PASSAGE PROVIDED
Note that pre-ARMv6k does not provide this information. Plus, the
interpretation of these registers change between ARMv6k and ARMv7 -
and I wouldn't be surprised if the interpretation changes in the
future - just like the 'cache type' register completely changed format
on ARMv7.
> It seems to me userspace might care about the exact platform they're
> running on.
It may wanted to care at one time, but as time goes on, knowing what
the high-level chip is will be come irrelevent, and is actually the
wrong question.
The real questions that userspace needs to ask are the specific ones,
such as "what ARM ISA level is supported? what Thumb ISA level is
supported? what debug model is implemented?"

TASK DIRECTIONS
Please return, word for word, the part of the passage on ARM processor registers that opens with the words containing "It may wanted" and closes with "wrong question.".

PROVIDED MATERIAL

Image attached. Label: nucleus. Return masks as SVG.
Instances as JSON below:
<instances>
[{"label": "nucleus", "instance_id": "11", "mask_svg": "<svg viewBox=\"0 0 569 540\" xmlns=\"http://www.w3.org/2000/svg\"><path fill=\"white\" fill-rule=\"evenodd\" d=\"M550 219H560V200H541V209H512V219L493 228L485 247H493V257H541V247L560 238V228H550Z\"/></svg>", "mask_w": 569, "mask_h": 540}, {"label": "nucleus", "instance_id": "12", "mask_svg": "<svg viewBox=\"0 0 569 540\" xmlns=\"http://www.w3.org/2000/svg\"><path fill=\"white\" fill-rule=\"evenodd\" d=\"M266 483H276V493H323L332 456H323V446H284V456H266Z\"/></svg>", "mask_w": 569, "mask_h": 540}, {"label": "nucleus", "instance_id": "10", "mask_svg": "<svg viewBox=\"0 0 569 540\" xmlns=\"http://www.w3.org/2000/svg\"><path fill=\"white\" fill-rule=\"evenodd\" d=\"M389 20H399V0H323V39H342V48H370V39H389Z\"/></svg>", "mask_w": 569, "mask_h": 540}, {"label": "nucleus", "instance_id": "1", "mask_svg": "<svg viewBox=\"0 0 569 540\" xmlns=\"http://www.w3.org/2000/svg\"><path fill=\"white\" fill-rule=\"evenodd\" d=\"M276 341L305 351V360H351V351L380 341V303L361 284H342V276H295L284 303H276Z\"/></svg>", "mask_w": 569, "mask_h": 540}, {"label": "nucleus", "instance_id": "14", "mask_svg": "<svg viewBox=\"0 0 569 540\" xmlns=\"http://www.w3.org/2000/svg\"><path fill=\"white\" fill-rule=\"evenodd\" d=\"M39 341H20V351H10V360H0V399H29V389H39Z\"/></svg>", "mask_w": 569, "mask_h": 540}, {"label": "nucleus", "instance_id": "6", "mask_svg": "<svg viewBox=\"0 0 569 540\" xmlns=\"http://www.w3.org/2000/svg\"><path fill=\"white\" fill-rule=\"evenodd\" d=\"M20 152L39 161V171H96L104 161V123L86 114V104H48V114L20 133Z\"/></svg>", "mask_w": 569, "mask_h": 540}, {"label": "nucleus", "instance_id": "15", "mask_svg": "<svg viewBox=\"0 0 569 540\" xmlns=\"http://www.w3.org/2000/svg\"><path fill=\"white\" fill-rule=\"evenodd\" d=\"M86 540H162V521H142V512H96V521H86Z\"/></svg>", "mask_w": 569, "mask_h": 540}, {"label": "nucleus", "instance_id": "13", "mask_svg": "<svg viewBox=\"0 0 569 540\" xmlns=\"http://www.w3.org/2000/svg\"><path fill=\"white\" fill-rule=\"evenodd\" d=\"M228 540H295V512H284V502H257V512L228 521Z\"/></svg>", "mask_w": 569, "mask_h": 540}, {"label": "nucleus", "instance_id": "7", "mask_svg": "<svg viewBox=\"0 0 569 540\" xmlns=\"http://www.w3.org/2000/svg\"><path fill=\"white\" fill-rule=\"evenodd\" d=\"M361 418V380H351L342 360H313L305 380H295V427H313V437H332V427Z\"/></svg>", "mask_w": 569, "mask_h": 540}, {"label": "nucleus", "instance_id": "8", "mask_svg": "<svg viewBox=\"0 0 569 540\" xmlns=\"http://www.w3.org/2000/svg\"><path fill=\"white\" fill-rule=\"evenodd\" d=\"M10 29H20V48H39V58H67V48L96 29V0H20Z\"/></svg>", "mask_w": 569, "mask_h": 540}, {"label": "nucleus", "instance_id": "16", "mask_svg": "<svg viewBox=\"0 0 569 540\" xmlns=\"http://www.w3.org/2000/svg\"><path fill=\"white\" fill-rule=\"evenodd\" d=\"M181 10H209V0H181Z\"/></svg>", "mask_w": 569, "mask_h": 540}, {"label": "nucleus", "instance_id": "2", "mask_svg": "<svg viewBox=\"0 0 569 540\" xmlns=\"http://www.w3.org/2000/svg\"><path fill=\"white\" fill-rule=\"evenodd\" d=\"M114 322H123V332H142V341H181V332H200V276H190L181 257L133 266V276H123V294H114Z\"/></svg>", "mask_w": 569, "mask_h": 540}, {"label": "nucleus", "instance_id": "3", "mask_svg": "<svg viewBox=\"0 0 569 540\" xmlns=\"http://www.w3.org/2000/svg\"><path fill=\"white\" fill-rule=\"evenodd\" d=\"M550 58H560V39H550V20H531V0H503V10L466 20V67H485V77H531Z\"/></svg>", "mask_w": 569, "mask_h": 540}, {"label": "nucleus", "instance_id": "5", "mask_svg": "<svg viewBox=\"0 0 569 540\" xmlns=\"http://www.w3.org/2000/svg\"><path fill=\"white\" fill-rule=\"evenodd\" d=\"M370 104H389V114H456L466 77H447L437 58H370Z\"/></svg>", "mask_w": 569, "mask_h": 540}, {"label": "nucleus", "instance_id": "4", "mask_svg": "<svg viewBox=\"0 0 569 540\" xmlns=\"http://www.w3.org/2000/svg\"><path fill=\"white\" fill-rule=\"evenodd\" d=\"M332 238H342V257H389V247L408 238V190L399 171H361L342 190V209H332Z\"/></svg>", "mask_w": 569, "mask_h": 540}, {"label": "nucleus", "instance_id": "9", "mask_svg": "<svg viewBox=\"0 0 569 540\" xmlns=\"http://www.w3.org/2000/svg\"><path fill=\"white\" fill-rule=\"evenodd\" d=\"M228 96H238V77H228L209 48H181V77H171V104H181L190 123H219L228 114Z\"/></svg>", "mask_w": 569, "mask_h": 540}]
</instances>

...

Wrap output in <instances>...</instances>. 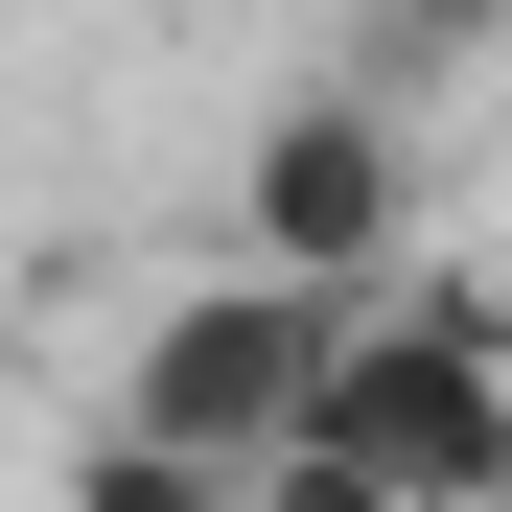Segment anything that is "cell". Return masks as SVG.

FINAL RESULT
It may wanted to care at one time, but as time goes on, knowing what
the high-level chip is will be come irrelevent, and is actually the
wrong question.